After this process, the team gathered the stem cells and they were separated into single cells and left to incubate. As the cells began to work together, they formed a more passive architecture, while the once-random contractions of heart muscle cells were put to work. These living robots behave like miniature engines that drive the robots along until their energy reserves run out since heart cells spontaneously contract and relax. 

A supercomputer was used to design the new creatures, and then it was built and developed on by biologists / Photo by: Konstantin Pelikh via 123RF

 

According to The Guardian, a daily British newspaper, the researchers reported that there’s a possibility that xenobots might be built with blood vessels, nervous systems, and sensory cells. They could even live on dry land by building them out of mammalian cells. The team later discovered that the robots can move on their own aided by spontaneous self-organizing patterns. In other simulated versions of these xenobots, the scientists were able to repurpose this hole as a pouch to successfully carry an object. 

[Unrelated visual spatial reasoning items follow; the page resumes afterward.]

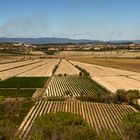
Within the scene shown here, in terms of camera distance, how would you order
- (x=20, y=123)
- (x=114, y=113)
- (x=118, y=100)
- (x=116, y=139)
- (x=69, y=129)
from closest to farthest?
(x=116, y=139) → (x=69, y=129) → (x=20, y=123) → (x=114, y=113) → (x=118, y=100)

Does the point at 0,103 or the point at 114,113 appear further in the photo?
the point at 0,103

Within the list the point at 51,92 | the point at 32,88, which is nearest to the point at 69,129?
the point at 51,92

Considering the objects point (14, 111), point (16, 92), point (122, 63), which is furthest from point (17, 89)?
point (122, 63)

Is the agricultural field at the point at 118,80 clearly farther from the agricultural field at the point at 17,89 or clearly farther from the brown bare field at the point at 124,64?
the brown bare field at the point at 124,64

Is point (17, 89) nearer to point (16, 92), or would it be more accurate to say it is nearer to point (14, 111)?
point (16, 92)

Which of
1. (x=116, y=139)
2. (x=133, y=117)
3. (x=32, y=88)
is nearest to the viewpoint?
(x=116, y=139)

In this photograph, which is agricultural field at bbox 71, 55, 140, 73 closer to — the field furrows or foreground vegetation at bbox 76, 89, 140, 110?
foreground vegetation at bbox 76, 89, 140, 110

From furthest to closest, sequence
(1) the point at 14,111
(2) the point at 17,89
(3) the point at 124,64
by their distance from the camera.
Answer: (3) the point at 124,64
(2) the point at 17,89
(1) the point at 14,111

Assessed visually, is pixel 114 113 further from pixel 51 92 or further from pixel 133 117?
pixel 51 92

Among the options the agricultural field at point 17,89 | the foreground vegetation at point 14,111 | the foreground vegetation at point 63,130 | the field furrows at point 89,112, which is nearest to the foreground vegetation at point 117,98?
the field furrows at point 89,112
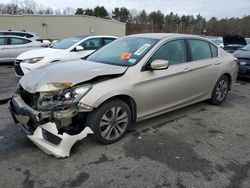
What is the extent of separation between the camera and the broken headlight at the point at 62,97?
303 centimetres

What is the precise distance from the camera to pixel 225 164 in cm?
311

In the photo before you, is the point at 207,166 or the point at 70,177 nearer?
the point at 70,177

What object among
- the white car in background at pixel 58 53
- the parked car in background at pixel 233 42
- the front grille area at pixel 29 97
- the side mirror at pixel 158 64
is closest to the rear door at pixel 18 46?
the white car in background at pixel 58 53

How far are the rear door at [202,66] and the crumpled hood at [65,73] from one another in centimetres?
163

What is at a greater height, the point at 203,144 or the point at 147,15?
the point at 147,15

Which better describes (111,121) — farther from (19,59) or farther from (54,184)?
(19,59)

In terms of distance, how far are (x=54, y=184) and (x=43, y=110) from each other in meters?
0.88

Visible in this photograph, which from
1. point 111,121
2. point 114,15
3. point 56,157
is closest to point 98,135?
point 111,121

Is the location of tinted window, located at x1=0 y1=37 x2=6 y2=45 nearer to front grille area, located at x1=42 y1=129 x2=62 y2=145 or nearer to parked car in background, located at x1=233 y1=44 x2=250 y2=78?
front grille area, located at x1=42 y1=129 x2=62 y2=145

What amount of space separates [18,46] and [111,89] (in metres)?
9.02

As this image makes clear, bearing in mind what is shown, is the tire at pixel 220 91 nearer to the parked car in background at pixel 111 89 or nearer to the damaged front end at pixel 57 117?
the parked car in background at pixel 111 89

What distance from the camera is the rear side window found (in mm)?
4688

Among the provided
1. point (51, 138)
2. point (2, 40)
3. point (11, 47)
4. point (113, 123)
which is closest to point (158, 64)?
point (113, 123)

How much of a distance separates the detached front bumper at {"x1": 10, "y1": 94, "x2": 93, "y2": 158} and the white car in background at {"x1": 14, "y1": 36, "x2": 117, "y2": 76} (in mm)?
3886
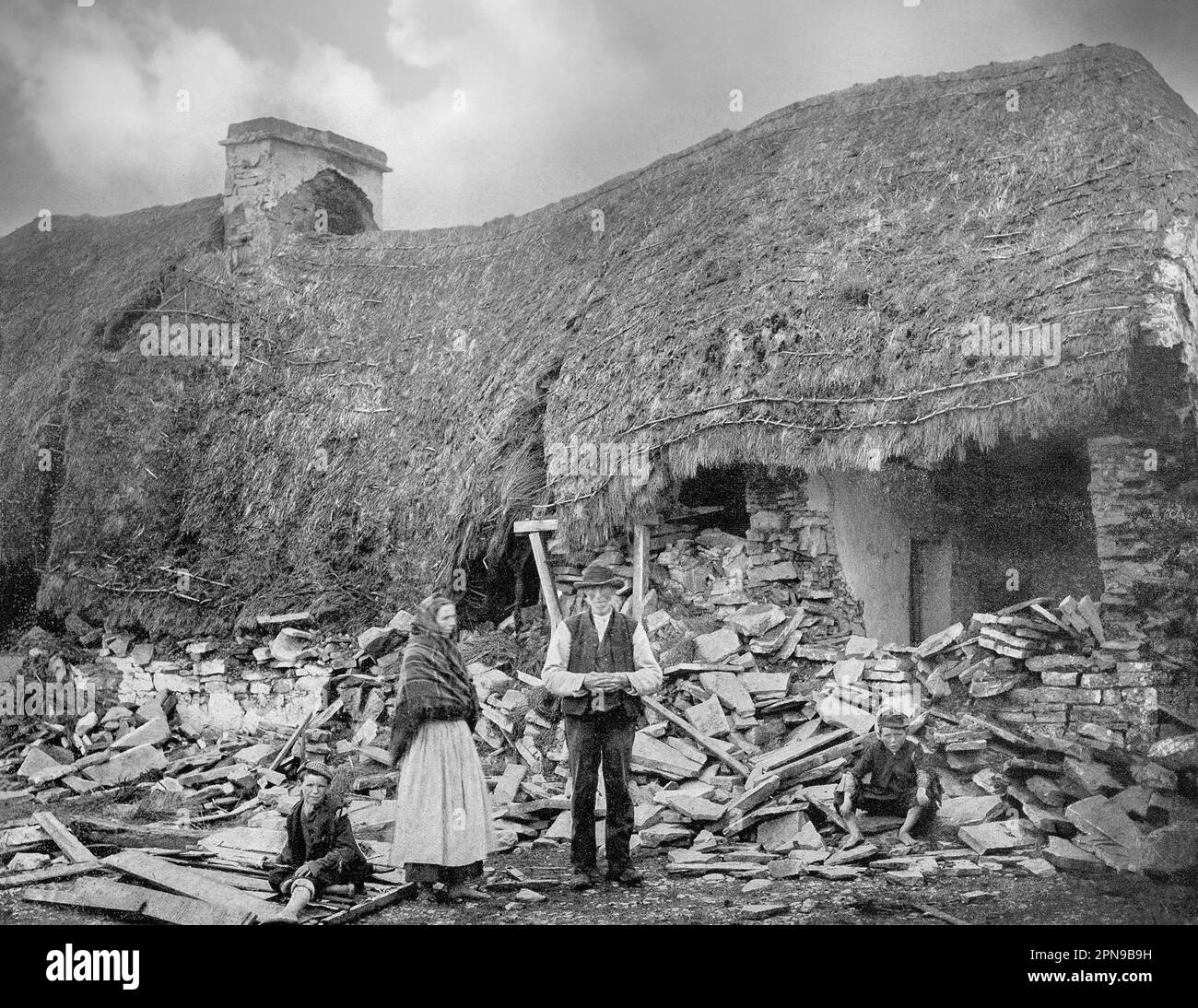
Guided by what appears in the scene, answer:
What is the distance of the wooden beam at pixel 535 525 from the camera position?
8211 mm

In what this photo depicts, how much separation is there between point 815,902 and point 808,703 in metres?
1.92

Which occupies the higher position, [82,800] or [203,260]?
[203,260]

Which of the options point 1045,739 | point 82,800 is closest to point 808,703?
point 1045,739

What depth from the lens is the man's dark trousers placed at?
5309mm

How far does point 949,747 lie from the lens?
6398 millimetres

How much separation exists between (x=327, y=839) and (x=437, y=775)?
57 cm

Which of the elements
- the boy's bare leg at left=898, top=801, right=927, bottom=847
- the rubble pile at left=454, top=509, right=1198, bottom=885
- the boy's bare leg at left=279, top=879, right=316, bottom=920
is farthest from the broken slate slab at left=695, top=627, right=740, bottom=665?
the boy's bare leg at left=279, top=879, right=316, bottom=920

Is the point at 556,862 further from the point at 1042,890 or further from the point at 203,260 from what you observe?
the point at 203,260

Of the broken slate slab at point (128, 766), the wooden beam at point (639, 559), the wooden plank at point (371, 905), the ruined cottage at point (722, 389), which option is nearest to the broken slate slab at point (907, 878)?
the ruined cottage at point (722, 389)

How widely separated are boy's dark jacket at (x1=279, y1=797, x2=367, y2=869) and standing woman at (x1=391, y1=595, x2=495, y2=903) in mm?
214

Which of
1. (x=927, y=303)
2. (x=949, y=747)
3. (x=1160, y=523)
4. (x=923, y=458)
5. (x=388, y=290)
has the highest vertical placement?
(x=388, y=290)

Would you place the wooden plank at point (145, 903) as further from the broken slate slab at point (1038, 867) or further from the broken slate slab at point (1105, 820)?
the broken slate slab at point (1105, 820)

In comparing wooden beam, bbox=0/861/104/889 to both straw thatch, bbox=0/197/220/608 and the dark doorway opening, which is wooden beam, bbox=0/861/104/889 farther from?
the dark doorway opening

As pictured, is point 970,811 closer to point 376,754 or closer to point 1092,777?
point 1092,777
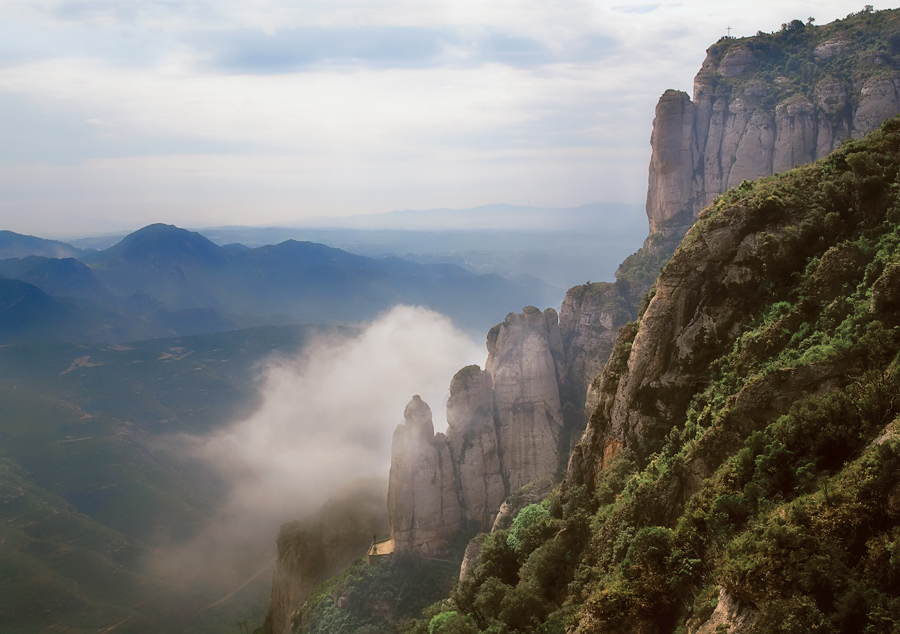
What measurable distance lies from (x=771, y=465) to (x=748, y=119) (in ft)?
194

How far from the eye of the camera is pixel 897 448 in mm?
13828

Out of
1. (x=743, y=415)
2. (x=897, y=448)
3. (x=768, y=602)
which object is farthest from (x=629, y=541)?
(x=897, y=448)

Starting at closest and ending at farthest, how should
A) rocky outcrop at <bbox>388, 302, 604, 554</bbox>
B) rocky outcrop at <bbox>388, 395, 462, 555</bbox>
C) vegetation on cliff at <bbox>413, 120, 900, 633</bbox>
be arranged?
vegetation on cliff at <bbox>413, 120, 900, 633</bbox> → rocky outcrop at <bbox>388, 395, 462, 555</bbox> → rocky outcrop at <bbox>388, 302, 604, 554</bbox>

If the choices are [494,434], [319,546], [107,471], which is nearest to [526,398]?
[494,434]

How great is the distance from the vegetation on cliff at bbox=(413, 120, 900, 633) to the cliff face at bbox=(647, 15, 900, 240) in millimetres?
42270

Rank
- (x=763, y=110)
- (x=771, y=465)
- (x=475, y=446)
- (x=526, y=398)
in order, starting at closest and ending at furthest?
(x=771, y=465) < (x=475, y=446) < (x=526, y=398) < (x=763, y=110)

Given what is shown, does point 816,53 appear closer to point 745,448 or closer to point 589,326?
point 589,326

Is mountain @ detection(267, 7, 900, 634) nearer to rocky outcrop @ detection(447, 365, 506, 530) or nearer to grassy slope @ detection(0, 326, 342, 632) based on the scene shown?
rocky outcrop @ detection(447, 365, 506, 530)

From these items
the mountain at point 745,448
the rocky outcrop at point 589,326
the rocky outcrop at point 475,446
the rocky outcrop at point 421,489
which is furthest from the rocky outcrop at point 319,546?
the rocky outcrop at point 589,326

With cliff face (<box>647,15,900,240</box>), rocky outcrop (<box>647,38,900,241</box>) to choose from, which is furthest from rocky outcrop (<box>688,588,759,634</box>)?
rocky outcrop (<box>647,38,900,241</box>)

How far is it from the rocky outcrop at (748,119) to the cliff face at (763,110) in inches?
3.6

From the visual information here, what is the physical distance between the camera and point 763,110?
66.6 m

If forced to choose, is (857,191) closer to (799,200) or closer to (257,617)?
(799,200)

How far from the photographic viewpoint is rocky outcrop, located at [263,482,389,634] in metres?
56.6
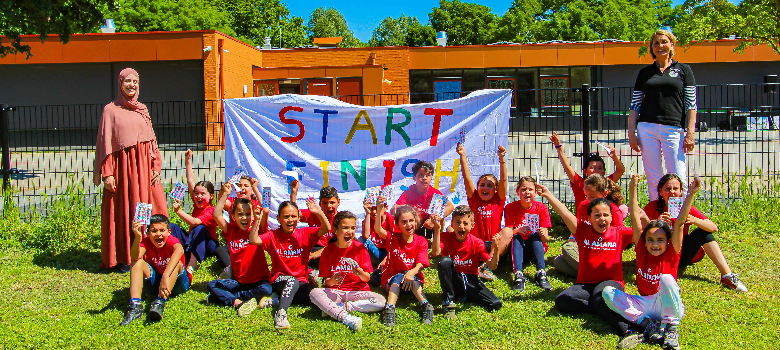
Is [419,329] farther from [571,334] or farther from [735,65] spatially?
[735,65]

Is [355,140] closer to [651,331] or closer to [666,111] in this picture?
[666,111]

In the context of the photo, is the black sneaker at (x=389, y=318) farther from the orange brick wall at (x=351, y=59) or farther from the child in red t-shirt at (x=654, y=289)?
the orange brick wall at (x=351, y=59)

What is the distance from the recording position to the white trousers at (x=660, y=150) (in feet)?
21.1

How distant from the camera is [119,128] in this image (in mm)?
6566

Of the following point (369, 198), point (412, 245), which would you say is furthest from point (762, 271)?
point (369, 198)

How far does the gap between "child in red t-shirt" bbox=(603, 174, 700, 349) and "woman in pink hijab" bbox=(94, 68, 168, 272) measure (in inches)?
182

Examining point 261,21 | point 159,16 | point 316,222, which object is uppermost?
point 261,21

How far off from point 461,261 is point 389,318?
0.89 m

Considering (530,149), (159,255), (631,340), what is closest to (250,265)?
(159,255)

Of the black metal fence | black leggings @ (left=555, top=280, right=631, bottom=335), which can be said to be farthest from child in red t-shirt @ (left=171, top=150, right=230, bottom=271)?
black leggings @ (left=555, top=280, right=631, bottom=335)

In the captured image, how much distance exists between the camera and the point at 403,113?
767 centimetres

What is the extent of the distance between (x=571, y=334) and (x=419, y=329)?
115cm

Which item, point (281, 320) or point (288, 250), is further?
point (288, 250)

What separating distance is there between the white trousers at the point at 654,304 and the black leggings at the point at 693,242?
138cm
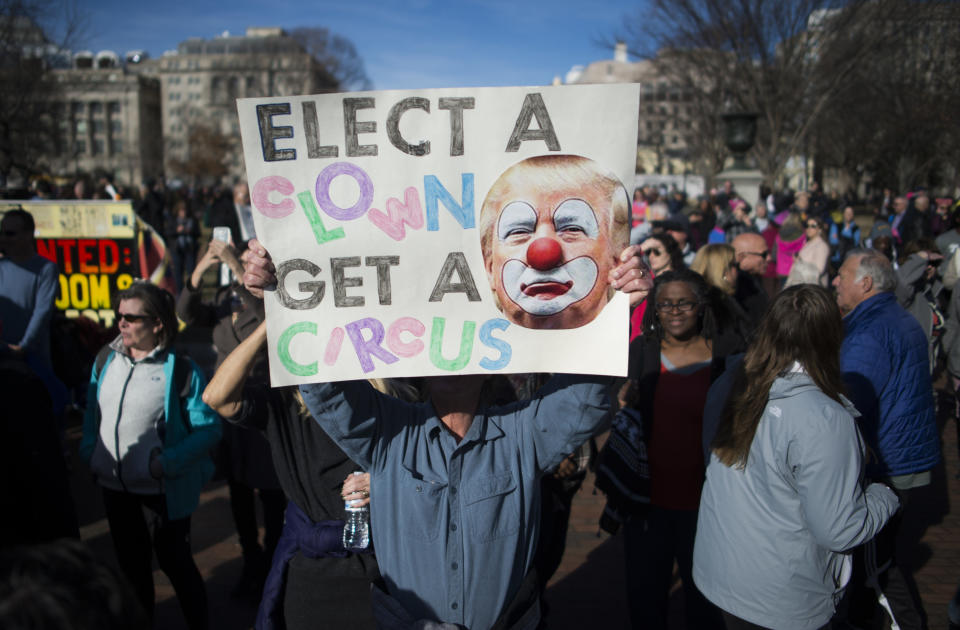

"It's a step toward using computer-designed organisms for intelligent drug delivery," Bongard said. 

Aside from being a powerful tool for intelligent drug delivery, the researchers reported that the unique features of xenobots can create new robotic innovations that might be deployed to clean up microplastic pollution in the oceans, locate and digest toxic materials, and more. This is because these living robots can heal their wounds when they are damaged. At the same time, they decay when they die just as natural organisms do once their task is done. 

Michael Levin, the director of the Allen Discovery Center at Tufts University in Medford, Massachusetts, stated that the study aimed to achieve more than just developing these living robots. “The aim is to understand the software of life. If you think about birth defects, cancer, age-related diseases, all of these things could be solved if we knew how to make biological structures, to have ultimate control overgrowth and form,” he said. 

These robots show that robotic innovations will expand more in ways we have never thought possible.